Required action :: Pick up the comment thread on climate predictions and wind turbine failures after its last sentence and keep it going.

Extracted text ::

Segment Open

Scenario 3: Climate Scientists publicly ignore the mounting evidence that they’re wrong while incrementally moving out the timeframe and severity of the “crisis”; never admitting that this climate crisis is just like the population bomb and all the other dooms that came before it. The public attention shifts further and further from the climate scaremongers and they shout louder and louder until they’re shouting into a vacuum. The skeptics don’t fare much better as the attention wanes from climate they’re left congratulating themselves with no acknowledgement from any authority or institution unwilling to admit they were duped.
Both climate scare and skeptic books collect dust in forgotten places while the world moves on to the next crisis: Tay attempting world takeover.

Johann Wundersamer
March 30, 2016 3:16 pm

When Trump wins he’ll neither support nor oppose CAGWers – nothing to gain, and their fundings melting fast with their apparatuses that will be fed.
Clinton the same: green voters my have some ambitions, but whatfor go into conflict with more then half of the people, not to say approximately half the senate.
Either way silence comes soon.
Don’t no what persons he surrounds with, FabMax fits his nom de guerre with that unbased fantasies.

William H Partin
March 30, 2016 6:48 pm

Does anyone see a resemblance of Benben to Caitecaite?

Reply to  William H Partin
March 30, 2016 6:52 pm

I see a resemblance to our next door neighbor’s 12-year old…

Resourceguy
March 31, 2016 9:52 am
catweazle666
March 31, 2016 6:55 pm

benben: “The mechanical stresses on wind turbines are if anything lower.”
Oh dear,
Funny thing, a good friend of mine in the engineering industry is rubbing his hands in glee having just landed a very lucrative contract rebuilding broken wind turbine gearboxes and knackered bearings which have failed at less than half their design life.
The biggest problem is with bearings which are running right at the corner of their envelope due to the dreaded square-cube law and a phenomenon called “false brinelling” generally caused by an incomplete understanding of the harmonic effects caused by blade flutter.

Segment Closed

[Stored dataset items]
Segment Open

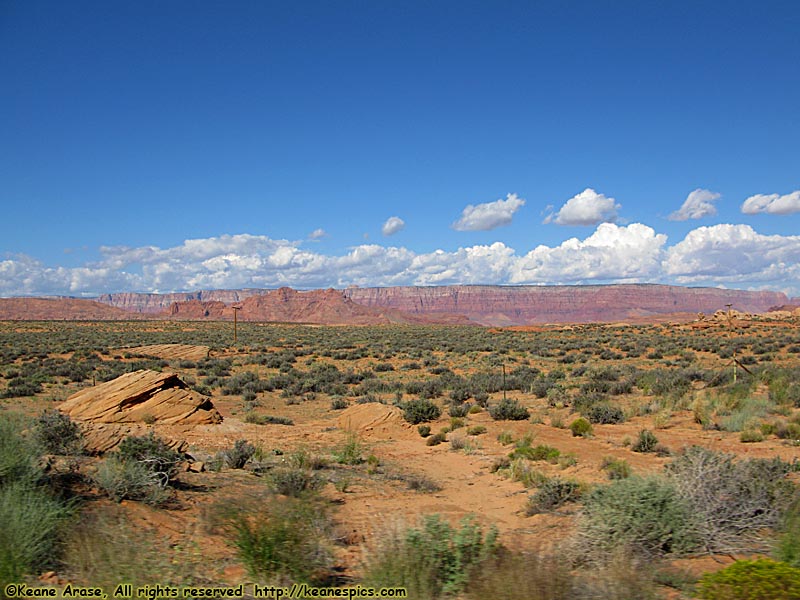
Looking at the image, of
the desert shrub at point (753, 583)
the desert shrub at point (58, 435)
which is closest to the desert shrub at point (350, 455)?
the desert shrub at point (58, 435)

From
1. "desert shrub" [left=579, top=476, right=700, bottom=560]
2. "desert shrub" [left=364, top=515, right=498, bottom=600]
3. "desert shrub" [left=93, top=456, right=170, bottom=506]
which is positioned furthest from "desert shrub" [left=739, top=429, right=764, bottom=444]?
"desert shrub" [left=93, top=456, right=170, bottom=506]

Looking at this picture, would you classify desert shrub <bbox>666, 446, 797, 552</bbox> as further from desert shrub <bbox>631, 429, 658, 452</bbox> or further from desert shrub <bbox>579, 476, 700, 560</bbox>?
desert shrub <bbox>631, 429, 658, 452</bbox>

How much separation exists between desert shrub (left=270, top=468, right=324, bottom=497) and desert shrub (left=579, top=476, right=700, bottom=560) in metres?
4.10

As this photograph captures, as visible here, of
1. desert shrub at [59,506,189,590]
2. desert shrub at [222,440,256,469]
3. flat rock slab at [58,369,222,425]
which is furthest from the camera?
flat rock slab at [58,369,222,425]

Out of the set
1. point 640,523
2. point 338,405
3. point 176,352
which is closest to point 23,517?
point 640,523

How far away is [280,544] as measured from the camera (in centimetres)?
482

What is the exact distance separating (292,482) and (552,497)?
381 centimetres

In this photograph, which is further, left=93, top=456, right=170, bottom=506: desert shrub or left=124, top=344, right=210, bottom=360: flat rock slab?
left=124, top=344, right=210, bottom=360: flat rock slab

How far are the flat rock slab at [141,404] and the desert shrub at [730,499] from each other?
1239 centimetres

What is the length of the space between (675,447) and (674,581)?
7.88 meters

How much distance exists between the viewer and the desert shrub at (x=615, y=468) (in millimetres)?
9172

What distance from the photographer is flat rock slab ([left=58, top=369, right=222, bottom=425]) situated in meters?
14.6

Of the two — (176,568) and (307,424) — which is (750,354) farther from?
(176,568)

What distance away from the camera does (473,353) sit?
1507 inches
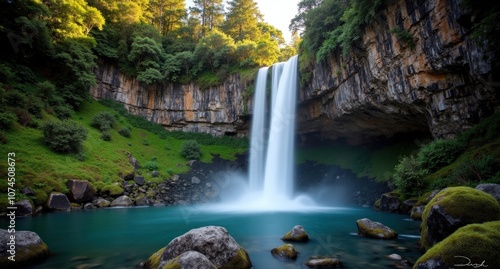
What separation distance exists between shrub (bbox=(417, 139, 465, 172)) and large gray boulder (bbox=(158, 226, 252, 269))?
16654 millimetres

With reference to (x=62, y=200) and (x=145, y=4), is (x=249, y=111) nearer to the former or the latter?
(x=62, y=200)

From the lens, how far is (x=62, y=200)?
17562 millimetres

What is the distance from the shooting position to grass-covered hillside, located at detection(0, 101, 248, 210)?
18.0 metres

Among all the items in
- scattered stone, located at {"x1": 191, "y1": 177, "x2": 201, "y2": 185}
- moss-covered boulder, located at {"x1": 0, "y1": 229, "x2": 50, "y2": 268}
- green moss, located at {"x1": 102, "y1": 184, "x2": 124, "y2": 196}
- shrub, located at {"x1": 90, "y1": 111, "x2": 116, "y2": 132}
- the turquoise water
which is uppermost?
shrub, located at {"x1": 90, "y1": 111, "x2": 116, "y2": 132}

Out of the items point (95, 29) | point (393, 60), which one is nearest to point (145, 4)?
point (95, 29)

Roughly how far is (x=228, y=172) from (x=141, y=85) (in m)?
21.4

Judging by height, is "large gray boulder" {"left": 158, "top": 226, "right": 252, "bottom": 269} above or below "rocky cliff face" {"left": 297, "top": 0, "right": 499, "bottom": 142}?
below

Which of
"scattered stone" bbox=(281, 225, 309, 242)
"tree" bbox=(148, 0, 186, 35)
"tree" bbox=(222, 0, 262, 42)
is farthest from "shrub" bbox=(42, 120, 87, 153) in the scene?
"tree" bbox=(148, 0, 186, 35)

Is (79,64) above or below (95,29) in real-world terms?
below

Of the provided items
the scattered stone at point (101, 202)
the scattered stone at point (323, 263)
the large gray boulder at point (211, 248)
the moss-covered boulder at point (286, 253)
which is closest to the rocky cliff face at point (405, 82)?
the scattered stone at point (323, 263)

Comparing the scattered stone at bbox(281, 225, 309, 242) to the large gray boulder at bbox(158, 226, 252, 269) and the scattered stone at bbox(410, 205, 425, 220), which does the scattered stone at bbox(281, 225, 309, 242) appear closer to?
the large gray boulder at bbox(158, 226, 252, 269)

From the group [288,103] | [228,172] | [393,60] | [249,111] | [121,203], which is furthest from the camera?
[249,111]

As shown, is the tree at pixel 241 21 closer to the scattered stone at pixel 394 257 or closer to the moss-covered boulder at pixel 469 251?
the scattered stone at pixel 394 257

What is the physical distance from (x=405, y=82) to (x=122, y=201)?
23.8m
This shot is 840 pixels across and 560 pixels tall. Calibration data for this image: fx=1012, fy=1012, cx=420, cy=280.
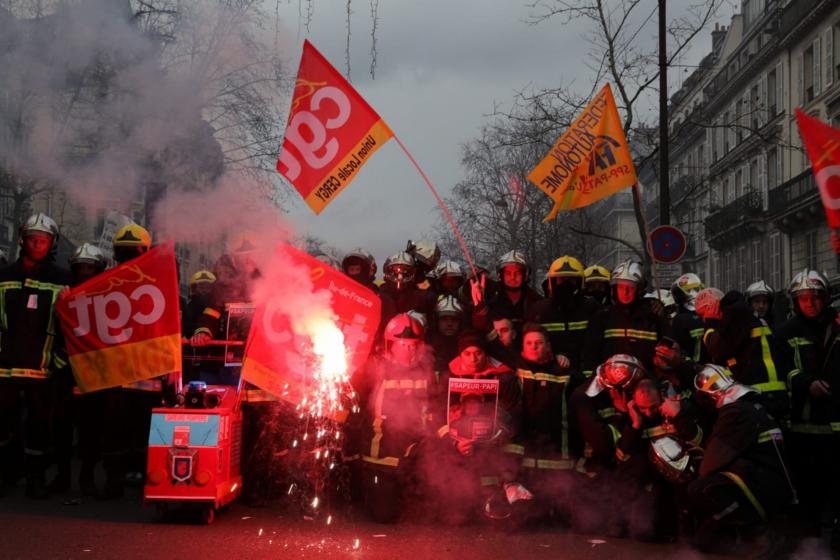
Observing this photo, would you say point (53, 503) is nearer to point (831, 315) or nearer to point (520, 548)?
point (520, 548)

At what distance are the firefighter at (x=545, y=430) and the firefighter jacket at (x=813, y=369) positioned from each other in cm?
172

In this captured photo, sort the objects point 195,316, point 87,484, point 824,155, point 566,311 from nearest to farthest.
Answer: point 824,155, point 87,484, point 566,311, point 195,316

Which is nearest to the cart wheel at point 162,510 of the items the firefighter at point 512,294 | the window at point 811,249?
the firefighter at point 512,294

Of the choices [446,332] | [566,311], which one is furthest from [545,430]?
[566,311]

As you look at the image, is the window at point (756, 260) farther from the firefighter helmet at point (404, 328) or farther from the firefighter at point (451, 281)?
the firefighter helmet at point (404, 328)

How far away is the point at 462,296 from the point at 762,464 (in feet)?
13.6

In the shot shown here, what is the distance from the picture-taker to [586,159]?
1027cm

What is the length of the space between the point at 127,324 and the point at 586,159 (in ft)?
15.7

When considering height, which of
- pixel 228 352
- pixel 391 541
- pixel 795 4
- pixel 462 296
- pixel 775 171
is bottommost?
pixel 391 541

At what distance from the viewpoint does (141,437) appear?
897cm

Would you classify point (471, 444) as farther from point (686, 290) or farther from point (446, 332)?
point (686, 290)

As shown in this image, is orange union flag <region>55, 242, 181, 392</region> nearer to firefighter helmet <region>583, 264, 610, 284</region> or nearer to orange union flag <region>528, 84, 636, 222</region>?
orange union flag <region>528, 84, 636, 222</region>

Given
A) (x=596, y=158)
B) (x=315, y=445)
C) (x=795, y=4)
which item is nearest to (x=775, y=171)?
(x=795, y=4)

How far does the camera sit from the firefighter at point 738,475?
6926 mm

Segment Closed
Segment Open

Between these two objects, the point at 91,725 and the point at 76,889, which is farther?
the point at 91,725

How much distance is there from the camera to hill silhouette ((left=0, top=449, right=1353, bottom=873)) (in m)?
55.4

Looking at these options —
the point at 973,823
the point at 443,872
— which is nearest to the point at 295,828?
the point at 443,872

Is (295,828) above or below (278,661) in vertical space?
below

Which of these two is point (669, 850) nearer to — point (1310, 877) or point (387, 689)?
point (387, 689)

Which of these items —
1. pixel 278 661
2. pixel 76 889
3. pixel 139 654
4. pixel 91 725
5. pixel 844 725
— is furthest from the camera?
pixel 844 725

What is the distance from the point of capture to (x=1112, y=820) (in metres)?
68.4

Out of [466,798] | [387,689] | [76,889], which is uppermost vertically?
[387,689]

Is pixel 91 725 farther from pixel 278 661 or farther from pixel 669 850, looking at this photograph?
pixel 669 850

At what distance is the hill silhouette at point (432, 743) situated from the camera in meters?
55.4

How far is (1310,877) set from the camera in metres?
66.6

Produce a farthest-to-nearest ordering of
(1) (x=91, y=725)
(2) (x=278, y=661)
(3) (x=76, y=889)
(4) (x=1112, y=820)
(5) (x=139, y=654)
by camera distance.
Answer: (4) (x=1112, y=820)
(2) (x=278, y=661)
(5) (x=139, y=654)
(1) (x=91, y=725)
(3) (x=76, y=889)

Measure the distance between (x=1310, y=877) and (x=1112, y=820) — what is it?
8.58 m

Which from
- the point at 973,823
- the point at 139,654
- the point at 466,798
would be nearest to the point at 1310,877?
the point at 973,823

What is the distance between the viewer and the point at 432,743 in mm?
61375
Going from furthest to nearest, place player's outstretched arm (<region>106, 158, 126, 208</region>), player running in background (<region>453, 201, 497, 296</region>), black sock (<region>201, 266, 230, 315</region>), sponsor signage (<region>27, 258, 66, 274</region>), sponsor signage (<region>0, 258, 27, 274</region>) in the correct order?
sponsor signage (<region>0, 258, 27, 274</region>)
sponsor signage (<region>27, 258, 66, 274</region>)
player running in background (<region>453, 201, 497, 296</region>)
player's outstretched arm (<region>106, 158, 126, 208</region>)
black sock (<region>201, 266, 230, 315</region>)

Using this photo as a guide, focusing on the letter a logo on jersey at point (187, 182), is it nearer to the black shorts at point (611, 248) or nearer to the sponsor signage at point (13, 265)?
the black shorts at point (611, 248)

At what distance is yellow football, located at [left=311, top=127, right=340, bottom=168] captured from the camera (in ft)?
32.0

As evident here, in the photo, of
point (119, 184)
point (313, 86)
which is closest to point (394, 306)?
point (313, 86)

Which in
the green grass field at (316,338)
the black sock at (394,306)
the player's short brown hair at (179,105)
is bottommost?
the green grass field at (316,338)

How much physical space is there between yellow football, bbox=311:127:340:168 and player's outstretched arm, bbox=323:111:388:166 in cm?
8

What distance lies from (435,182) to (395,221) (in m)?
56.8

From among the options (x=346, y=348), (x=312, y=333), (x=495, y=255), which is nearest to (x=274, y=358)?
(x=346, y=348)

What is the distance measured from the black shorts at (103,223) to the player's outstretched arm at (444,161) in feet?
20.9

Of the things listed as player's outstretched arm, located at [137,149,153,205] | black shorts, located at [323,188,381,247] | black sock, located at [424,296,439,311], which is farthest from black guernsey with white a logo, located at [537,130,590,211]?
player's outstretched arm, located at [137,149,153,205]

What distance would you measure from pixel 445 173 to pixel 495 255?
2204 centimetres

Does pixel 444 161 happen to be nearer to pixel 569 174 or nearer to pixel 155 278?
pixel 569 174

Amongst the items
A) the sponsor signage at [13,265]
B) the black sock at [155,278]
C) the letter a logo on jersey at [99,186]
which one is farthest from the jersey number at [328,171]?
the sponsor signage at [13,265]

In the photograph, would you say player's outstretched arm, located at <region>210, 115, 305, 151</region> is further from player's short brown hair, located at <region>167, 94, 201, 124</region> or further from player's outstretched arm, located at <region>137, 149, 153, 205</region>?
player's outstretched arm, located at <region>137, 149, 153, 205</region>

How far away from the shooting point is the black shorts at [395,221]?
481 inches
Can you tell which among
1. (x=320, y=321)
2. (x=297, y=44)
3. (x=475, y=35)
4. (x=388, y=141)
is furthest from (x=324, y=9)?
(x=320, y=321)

Segment Closed
Segment Open

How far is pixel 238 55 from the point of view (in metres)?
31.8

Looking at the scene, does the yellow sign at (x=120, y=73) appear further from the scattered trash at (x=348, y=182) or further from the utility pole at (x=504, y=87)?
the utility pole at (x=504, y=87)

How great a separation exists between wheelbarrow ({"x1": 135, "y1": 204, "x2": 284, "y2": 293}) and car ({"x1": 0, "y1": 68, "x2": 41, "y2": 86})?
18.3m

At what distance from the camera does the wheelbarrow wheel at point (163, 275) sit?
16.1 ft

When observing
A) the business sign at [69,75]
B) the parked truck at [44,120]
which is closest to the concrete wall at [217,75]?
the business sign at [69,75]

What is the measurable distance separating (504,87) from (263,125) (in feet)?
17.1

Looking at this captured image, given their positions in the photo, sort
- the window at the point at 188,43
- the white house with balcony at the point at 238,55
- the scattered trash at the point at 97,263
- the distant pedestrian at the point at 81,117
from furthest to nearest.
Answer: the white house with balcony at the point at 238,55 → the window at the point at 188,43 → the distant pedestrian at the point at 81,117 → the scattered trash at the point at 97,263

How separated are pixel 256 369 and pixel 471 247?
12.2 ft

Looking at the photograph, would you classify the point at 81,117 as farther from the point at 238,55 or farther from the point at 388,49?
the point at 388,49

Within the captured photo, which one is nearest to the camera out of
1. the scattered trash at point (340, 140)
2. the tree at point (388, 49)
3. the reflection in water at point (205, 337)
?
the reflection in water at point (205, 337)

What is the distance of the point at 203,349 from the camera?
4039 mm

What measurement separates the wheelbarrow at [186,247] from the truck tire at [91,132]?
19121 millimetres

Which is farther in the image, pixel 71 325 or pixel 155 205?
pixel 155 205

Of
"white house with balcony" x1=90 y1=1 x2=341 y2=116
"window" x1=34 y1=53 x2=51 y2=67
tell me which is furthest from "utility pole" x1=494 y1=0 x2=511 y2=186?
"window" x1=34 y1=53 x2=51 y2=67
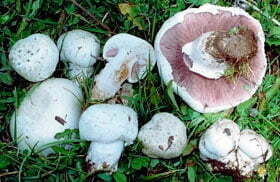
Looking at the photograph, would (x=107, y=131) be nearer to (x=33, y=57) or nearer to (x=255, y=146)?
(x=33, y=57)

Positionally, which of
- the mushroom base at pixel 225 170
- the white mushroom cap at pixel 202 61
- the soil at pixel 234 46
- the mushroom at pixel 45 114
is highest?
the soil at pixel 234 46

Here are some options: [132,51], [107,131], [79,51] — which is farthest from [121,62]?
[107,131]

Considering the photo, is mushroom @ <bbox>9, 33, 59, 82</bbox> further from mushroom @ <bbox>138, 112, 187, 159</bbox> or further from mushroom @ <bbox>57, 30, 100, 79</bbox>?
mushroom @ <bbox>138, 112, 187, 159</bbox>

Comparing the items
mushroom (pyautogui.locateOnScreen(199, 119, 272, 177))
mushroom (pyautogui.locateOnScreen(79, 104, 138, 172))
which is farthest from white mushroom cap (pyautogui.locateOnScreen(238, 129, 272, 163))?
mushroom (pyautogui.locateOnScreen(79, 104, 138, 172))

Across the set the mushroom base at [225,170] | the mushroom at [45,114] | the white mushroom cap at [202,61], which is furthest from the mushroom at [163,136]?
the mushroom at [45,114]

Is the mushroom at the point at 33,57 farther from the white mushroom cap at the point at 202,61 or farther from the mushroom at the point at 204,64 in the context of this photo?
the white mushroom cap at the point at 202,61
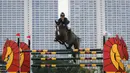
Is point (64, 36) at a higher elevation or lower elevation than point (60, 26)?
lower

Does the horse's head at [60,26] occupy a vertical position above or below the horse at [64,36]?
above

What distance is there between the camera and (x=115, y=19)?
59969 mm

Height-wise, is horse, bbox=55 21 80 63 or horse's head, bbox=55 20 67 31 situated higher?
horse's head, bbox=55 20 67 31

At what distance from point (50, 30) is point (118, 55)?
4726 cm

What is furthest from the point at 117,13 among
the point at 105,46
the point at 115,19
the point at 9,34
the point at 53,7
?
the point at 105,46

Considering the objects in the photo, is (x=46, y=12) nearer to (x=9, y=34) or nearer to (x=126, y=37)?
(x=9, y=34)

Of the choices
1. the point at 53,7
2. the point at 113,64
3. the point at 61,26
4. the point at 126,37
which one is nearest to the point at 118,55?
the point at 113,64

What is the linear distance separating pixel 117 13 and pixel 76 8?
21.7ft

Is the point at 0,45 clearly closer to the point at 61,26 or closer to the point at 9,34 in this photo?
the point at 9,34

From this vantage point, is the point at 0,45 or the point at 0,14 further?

Segment Closed

Reply to the exercise ::
Some offshore turbines are starting to suffer from “scour”, due to they didn’t bother consulting the oil rig boys before they designed the supporting piers.

Bill Powers
Reply to  catweazle666
April 1, 2016 9:16 am

Sounds to me like liberals have their own special kind of engineering. They believe it will work therefore it does. It comes complete with a 97% consensus, an endless supply of taxpayer funding, and special non-scientific laws that are beyond debate and they have computer models to prove it. It doesn’t work with the exception that it is really good at transferring authority from the people to the government with fully funded University approval.

Jerry Howard
April 3, 2016 6:19 am

The scientific communities are all setting up for catastrophe when reality overwhelms grant-seeking schemes to save the world from the end of civilization du jour their “research” predicts.
Every scientific association, with the possible exception of IEEE, has gone “all in” in the government grant boo-ray game. The others have all fallen into what Harry Browne, two-time libertarian presidential candidate and investment advice author called the “prior investment trap.” —
“I know I am in over my head and have a losing hand, but I have so much invested that I can’t afford to quit now!”